▸ EXTRACT PROVIDED
***

🖼️ fix: Extract File Context & Persist Attachments (#10069)

- problem: `addImageUrls` had a side effect that was being leveraged before to populate both the `ocr` message field, now `fileContext`, and `client.options.attachments`, which would record the user's uploaded message attachments to the user message when saved to the database and returned at the end of the request lifecycle - solution: created dedicated handling for file context, and made sure to populate `allFiles` with non-provider attachments
2026-01-31 23:01:51 +01:00 · 2025-10-10 12:35:37 +03:00 · 2025-10-10 12:35:37 +03:00 · 07d0abc9fd
commit 07d0abc9fd
parent fbe341a171
5 changed files with 128 additions and 50 deletions
--- a/packages/api/src/files/context.ts
+++ b/packages/api/src/files/context.ts
@ -0,0 +1,68 @@
+import { logger } from '@librechat/data-schemas';
+import { FileSources, mergeFileConfig } from 'librechat-data-provider';
+import type { fileConfigSchema } from 'librechat-data-provider';
+import type { IMongoFile } from '@librechat/data-schemas';
+import type { z } from 'zod';
+import { processTextWithTokenLimit } from '~/utils/text';
+
+/**
+ * Extracts text context from attachments and returns formatted text.

***

Records:
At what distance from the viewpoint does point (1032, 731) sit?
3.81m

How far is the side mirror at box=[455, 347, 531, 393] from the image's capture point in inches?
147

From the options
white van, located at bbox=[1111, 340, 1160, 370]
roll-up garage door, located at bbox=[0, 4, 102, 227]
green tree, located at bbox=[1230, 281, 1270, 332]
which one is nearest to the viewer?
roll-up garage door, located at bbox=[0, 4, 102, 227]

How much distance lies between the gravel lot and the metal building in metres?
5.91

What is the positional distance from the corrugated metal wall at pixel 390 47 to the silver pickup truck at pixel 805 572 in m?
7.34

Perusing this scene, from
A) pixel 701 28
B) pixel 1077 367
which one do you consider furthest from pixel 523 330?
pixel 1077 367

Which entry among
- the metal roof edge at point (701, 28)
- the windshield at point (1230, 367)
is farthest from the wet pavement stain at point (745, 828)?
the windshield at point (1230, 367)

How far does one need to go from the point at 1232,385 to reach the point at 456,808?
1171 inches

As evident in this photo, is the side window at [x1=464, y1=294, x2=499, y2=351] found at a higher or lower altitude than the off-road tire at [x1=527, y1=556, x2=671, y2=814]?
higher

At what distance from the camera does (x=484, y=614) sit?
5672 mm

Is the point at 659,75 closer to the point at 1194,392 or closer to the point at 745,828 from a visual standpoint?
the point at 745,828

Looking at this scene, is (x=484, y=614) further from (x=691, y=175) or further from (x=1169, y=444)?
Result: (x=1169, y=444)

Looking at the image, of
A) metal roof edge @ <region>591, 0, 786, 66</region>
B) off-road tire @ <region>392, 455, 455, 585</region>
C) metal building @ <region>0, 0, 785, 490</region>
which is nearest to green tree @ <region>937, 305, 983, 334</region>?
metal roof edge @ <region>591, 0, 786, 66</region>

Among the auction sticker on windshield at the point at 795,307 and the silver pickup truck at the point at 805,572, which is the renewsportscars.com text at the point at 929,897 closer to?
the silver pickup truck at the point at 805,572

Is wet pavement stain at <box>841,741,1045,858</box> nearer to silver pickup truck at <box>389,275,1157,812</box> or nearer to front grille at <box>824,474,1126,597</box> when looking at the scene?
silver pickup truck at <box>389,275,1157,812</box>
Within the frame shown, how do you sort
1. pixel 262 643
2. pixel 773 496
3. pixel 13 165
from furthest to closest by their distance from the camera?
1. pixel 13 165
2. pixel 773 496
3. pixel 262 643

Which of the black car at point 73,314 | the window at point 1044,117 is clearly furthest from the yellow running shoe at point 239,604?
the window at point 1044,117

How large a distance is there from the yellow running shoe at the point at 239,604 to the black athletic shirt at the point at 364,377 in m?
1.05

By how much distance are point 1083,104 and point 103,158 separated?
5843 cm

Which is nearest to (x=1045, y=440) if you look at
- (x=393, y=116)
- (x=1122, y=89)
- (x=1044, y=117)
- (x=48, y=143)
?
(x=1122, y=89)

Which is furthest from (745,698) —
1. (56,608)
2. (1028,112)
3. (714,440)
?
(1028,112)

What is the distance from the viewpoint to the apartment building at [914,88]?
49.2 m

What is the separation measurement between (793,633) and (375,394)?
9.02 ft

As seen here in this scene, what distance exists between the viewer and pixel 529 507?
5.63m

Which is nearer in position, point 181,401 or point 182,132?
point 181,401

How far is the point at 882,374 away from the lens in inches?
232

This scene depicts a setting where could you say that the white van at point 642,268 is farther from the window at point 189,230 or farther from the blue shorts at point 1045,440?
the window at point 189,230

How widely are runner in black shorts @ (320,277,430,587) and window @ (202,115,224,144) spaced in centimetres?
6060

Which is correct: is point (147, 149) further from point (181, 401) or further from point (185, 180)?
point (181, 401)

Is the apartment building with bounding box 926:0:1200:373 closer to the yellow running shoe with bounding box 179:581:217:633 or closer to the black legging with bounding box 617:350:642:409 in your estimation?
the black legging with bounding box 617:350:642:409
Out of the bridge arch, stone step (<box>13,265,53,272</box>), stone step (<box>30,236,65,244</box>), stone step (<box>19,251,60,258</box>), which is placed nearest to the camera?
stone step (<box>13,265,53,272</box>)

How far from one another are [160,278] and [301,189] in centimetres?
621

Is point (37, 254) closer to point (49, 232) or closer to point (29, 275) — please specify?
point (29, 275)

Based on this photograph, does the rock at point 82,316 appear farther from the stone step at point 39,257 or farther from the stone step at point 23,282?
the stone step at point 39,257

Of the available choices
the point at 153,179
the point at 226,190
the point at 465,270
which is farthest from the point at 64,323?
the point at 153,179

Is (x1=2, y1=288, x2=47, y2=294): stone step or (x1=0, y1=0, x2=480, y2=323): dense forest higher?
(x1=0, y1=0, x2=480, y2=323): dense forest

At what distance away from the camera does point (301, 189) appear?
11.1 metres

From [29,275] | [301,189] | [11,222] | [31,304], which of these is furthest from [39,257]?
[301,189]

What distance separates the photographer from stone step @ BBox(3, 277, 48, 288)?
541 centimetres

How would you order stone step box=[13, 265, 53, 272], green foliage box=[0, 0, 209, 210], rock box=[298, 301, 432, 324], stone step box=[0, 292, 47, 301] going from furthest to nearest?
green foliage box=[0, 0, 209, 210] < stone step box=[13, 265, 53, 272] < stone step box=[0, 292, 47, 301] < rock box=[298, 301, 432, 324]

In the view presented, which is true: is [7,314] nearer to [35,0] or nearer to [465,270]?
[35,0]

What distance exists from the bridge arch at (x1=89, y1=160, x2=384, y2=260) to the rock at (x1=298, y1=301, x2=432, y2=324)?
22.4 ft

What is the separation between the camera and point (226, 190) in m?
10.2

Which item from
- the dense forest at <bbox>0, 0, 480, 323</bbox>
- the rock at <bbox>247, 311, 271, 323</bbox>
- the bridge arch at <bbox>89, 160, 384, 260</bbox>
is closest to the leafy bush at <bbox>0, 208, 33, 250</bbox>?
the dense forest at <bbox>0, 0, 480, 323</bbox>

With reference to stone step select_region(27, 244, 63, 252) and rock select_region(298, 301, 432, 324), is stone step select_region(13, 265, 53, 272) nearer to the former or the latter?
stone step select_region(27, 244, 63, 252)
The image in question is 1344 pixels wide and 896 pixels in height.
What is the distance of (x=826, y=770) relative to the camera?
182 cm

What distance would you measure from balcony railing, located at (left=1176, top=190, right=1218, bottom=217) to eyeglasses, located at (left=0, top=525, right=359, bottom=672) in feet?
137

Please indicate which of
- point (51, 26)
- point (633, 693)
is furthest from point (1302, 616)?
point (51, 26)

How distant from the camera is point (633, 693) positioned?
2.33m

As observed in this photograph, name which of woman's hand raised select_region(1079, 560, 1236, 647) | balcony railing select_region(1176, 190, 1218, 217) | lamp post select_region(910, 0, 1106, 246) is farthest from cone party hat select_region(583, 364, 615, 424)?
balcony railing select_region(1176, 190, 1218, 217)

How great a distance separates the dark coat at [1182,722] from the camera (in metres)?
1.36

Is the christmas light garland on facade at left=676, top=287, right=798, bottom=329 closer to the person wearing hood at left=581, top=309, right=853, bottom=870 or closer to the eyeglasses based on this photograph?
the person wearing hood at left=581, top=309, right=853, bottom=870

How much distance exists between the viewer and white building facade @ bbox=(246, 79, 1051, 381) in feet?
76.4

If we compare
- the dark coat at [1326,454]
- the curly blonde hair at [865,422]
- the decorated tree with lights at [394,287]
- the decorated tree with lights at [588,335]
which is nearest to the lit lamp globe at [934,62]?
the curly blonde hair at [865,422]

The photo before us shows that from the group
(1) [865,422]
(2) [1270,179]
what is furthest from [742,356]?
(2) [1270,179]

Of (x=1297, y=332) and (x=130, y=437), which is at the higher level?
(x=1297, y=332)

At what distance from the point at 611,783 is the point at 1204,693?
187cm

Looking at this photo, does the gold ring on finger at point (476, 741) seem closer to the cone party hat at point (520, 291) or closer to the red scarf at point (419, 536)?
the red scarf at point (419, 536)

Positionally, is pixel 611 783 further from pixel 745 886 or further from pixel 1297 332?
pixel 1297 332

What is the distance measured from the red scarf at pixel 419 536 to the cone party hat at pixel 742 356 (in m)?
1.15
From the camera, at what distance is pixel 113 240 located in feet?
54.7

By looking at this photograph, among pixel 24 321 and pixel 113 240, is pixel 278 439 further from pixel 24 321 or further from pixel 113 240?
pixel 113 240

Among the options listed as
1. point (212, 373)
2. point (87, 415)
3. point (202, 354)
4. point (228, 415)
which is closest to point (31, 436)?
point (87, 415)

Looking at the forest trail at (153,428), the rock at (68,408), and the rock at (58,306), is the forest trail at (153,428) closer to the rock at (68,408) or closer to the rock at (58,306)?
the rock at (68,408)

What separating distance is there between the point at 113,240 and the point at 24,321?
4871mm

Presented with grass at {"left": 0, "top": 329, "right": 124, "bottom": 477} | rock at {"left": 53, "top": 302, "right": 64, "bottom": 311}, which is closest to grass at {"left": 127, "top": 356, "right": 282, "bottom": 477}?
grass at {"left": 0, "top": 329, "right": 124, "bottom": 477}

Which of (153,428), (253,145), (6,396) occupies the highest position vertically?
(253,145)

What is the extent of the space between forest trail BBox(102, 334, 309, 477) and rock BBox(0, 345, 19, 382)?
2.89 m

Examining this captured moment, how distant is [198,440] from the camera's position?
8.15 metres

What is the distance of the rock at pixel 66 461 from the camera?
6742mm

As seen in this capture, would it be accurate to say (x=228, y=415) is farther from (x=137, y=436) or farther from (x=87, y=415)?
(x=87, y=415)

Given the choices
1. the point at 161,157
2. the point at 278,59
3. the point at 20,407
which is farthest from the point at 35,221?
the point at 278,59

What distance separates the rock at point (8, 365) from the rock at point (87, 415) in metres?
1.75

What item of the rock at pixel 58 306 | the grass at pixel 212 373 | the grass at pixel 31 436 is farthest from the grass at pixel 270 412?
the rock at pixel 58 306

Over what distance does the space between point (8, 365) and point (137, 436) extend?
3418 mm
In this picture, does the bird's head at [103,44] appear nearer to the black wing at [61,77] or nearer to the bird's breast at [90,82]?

***

▸ SET EXERCISE 1
Answer these questions from the commit page:
(a) Which function had a side effect that populated both the `ocr` message field and `client.options.attachments`?
(b) How many additions and deletions does the commit make across its changed files?
(c) What is the ID of the parent commit?
▸ SET EXERCISE 2
Continue the commit page for the file-context fix from its last line.

▸ ANSWER 1
(a) `addImageUrls`
(b) 128 additions and 50 deletions
(c) fbe341a171

▸ ANSWER 2
+ * This handles text that was already extracted from files (OCR, transcriptions, document text, etc.)
+ * @param params - The parameters object
+ * @param params.attachments - Array of file attachments
+ * @param params.req - Express request object for config access
+ * @param params.tokenCountFn - Function to count tokens in text
+ * @returns The formatted file context text, or undefined if no text found
+ */
+export async function extractFileContext({
+  attachments,
+  req,
+  tokenCountFn,
+}: {
+  attachments: IMongoFile[];
+  req?: {
+    body?: { fileTokenLimit?: number };
+    config?: { fileConfig?: z.infer<typeof fileConfigSchema> };
+  };
+  tokenCountFn: (text: string) => number;
+}): Promise<string | undefined> {
+  if (!attachments || attachments.length === 0) {
+    return undefined;
+  }
+
+  const fileConfig = mergeFileConfig(req?.config?.fileConfig);
+  const fileTokenLimit = req?.body?.fileTokenLimit ?? fileConfig.fileTokenLimit;
+
+  if (!fileTokenLimit) {
+    // If no token limit, return undefined (no processing)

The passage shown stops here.